Наш герой не с луны свалился, хотя и — существо капризное, претенциозное, часто меняющее имена — может показаться неопытному человеку Иваном-родства-не-помнящим. Конечно, про себя-то он очень даже хорошо знает свою родословную, но послушать его, так он вроде бы сам по себе. Правда, некоторых почему-либо приятных ему родственников, он иногда снисходительно признает, от других же неистово открещивается, особенно от закордонных, злобно плюет в их сторону и гордо выпячивает грудь при этом. И действительно, взаимоотношения с родней у него непросты. Трудно сказать со всей определенностью, кто из них более неправ. Автор уверен, что все они по-своему хороши. И вообще, как известно, хорошо там сидеть, где нас нет. Однако автор воздерживается от развернутых сравнений досконально известного ему героя с его заграничными родичами — в первую очередь потому, что еще не имел счастья узнать их лично, описание же их, во всяком случае те, что ему доступны, не удовлетворяют его. Но, конечно, автор целиком и полностью согласен с таким, например, утверждением, вычитанным в «Исправительно-трудовом праве» («Юридическая литература», М., 71 г.): «По своей сущности тюремные системы современных капиталистических стран являются реакционными и антинародными». Автору приятно сознавать, как ужасно ему повезло в том, что он сидит в социалистической стране, где тюремная система прогрессивна и народна. Однако его радость иной раз смущают газетные сообщения о реакционности и антинародности тюремной системы Китая, который тоже ведь социалистическая страна. Так и сяк поразмыслив над этой закавыкой, автор в конце концов пришел к утешительному выводу, что диалектика — штука тонкая, не всякому по карману, и то, что, так сказать, неискушенному уму мнится черным, уму диалектическому сплошь белизна.

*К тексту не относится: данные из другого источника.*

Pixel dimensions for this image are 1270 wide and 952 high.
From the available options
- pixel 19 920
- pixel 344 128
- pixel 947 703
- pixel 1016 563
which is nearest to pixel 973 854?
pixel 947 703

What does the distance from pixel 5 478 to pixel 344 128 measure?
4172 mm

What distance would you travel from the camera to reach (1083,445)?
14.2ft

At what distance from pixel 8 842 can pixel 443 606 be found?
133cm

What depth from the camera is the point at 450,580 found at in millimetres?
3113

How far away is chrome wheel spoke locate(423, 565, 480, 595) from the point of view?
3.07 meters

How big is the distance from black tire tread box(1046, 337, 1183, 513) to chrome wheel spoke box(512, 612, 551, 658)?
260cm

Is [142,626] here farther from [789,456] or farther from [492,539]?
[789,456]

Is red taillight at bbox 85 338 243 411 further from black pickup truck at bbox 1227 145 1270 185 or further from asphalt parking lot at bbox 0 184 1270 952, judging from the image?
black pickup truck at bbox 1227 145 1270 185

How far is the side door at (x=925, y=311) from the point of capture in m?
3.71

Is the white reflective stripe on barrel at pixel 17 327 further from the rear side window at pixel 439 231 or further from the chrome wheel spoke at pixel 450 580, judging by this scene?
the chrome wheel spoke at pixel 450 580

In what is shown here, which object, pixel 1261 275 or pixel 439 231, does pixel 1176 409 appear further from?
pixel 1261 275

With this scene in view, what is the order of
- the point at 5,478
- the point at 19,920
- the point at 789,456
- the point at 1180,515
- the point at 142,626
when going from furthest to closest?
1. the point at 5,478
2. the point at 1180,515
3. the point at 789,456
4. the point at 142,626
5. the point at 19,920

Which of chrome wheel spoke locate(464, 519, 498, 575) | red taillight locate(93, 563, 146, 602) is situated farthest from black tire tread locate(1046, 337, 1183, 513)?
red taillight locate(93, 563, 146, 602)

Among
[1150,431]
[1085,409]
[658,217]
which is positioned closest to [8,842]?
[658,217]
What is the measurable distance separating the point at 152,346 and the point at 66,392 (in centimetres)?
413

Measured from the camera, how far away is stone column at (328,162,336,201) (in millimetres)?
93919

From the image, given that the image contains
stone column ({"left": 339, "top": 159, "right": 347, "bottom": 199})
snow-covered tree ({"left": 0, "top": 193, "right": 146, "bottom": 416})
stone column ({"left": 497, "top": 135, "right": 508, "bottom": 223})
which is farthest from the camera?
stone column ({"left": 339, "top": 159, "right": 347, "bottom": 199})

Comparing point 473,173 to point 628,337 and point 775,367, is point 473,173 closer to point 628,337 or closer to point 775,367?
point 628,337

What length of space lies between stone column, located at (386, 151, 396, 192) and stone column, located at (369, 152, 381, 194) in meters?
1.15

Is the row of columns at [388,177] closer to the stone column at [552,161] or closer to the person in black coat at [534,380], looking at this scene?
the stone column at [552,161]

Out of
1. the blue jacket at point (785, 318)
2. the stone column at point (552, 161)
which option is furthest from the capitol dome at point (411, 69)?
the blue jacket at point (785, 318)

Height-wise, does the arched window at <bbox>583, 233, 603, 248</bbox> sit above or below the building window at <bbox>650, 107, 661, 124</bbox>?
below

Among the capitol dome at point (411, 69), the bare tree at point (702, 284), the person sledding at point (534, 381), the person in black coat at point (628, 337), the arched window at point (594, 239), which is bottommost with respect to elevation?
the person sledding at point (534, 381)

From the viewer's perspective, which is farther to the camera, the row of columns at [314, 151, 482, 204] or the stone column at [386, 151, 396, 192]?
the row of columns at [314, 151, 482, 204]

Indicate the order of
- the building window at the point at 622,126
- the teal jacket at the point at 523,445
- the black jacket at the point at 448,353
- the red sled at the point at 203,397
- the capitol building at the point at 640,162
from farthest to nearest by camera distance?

Как известно, рабовладельческое и феодальное право не утруждало себя такими гуманными понятиями, как исправление преступника, ему было решительно невдомек, что, если злодея лет 20–30 покормить тухлятиной и приучить к работе из-под палки, он может исправиться; оно больше специализировалось в области усекновения главы, охотно прибегало к огню, воде, веревке, гарроте и тому подобным орудиям правосудия или же, в знак особой милости, только отсекало тот или иной преступный член, а то и вовсе ограничивалось вырванными ноздрями, клеймом на физиономии да сотней-другой плетей.